O procurador disse também que o pedido da promotora foi alargado para período além da data da suposta ligação, dia 6 de janeiro de 2013. “O prazo injustificado revela uma pretensão muito além”.

Ministério Público
Em nota de esclarecimento, o Ministério Público do Distrito Federal afirmou que não houve pedido indiscriminado de quebra de sigilo telefônico ou de interceptação telefônica com gravação de áudio de conversas. “Foram apenas solicitadas informações sobre os dados telefônicos para esclarecer se o sentenciado efetivamente praticou falta grave [uso de celular].”

Em referência à inclusão da área da Praça dos Três Poderes no pedido, o MP declara que a identidade do interlocutor e o teor da suposta conversa são irrelevantes. “Isso porque apenas o próprio sentenciado está sujeito às limitações naturais decorrentes do cumprimento da pena privativa de liberdade.”

Reclamação disciplinar
O corregedor do Conselho Nacional do Ministério Público, Alessandro Tramujas Assad, abriu na última quinta-feira (17/4) procedimento para investigar Márcia Milhomens, segundo noticiou o jornal O Globo.

A decisão foi tomada após pedido da Advocacia-Geral da União, que fez reclamação disciplinar contra a promotora pelo pedido de quebra de sigilo. Com informações da Agência Brasil.

Revista Consultor Jurídico, 25 de abril de 2014, 21h53

Comentários de leitores

3 comentários

Prevaricação?

Sergio Battilani (Advogado Autônomo)

Seria prevaricação, hammer eduardo (Consultor)?

Direto ao ponto , PAU MANDADO da petralhada!
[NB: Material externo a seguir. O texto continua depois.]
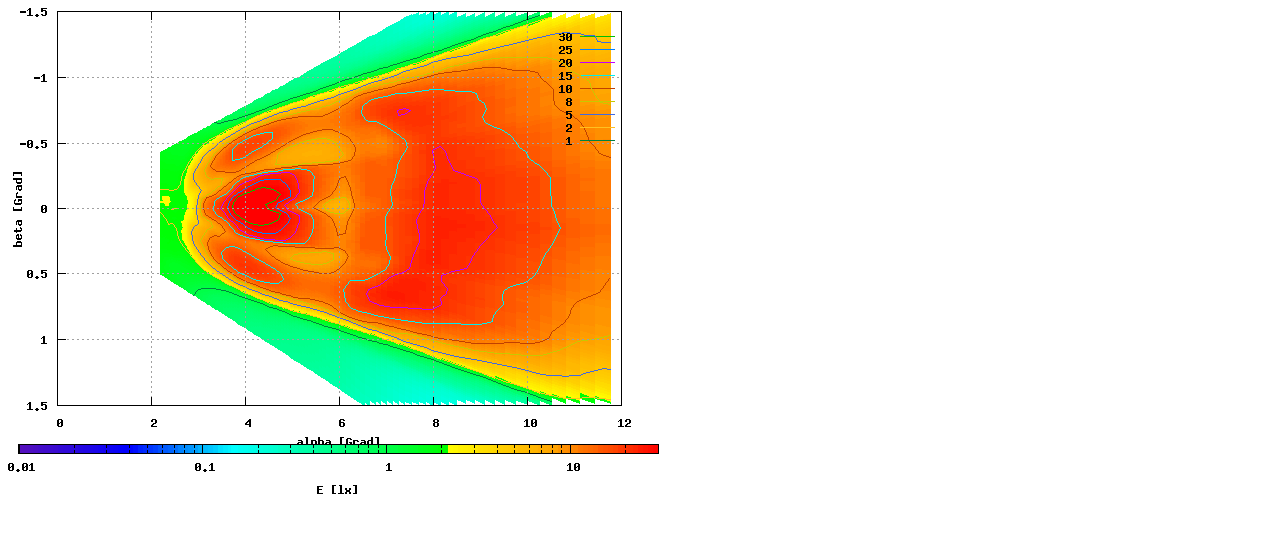

--- FILE ---
content_type: text/html
request_url: http://enhydralutris.de/Fahrrad/Goniometer/Bilder/gox20100906b_12m.html
body_size: 89
content:
<html>
<title></title>
<img src="gox20100906b_12m.png" tag="gox20100906b_12m">
</html>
hammer eduardo (Consultor)

O Dr.Valdecir Trindade deu um show de educação porem prefiro ir direto ao ponto . Este cidadão é apenas MAIS UM plantado pela petralhada corrupta e bandida para ajudar na finalização do processo de dominio TOTAL daquela casa . Lembremos que a quadrilha do PT passou por pessimos momentos com a parelha justiceira Joaquim Barbosa/Roberto Gurgel , tudo bem que em vista da gravidade do delitos as penas foram macias demais porem daqui para a frente a ordem "não escrita" é uma so, preencher vagas APENAS com os paus mandados que se ajoelharem de maneira abjeta perante o gran-reinado da cleptocracia petralha. Com as proximas saidas de Ministros este ano e mais a finalização do DESASTRE que vai ser a entronização de levianovsky em Novembro , teremos um STF digno de se alinhar com os tribunais alemães dos tempos de Hitler , TUDO devidamente dominado para que não se corram sustos futuros ja que este bando de ladrões calhordas pretende se eternizar no poder. Qualquer coisa que ameace vagamente respingar na penitenciaria de Oscar Niemeyer chamada de Planalto , sera defendida furiosamente pelo "beque" escolhido por um sistema viciado por parte do des-governo. Muito eventualmente , para não ficar escancarado demais , janot poderá causar "pequenos incomodos" ao DESgoverno haja visto que é preciso manter um minimo de aparencias para enganar e levar no bico a ignorantalha que compõe infelizmente a maioria de nossa Sociedade , via de regra são "inguinorantis" ou alienados mesmo.
A era Roberto Gurgel acabou e nem se fala mais nele , agora estamos a caminho do "ta tudo dominado" conforme costumam dizer os traficantes de drogas aqui no Rio , um nojo para dizermos o minimo. Sugiro WD-40 para os joelhos do procurador, facilita o ato genuflexorio.

Obstrução de investigação

Valdecir Trindade (Advogado Autônomo - Trabalhista)

Não confio no Sr. Rodrigo Janot. Mesmo há pouco tempo à frente da Procuradoria Geral da República ele tem se mostrado genuflexo aos interesses do Planalto, ao mesmo tempo que demonstra um aparente engajamento. São impressões que não tive em relação aos demais procuradores gerais que o antecederam. Confio que o requerimento da promotora não padece de falhas técnicas, e ainda que contivesse, não poderiam ser motivo de obstrução das investigações, pois o propósito destas é o esclarecimento da verdade, interesse maior da sociedade.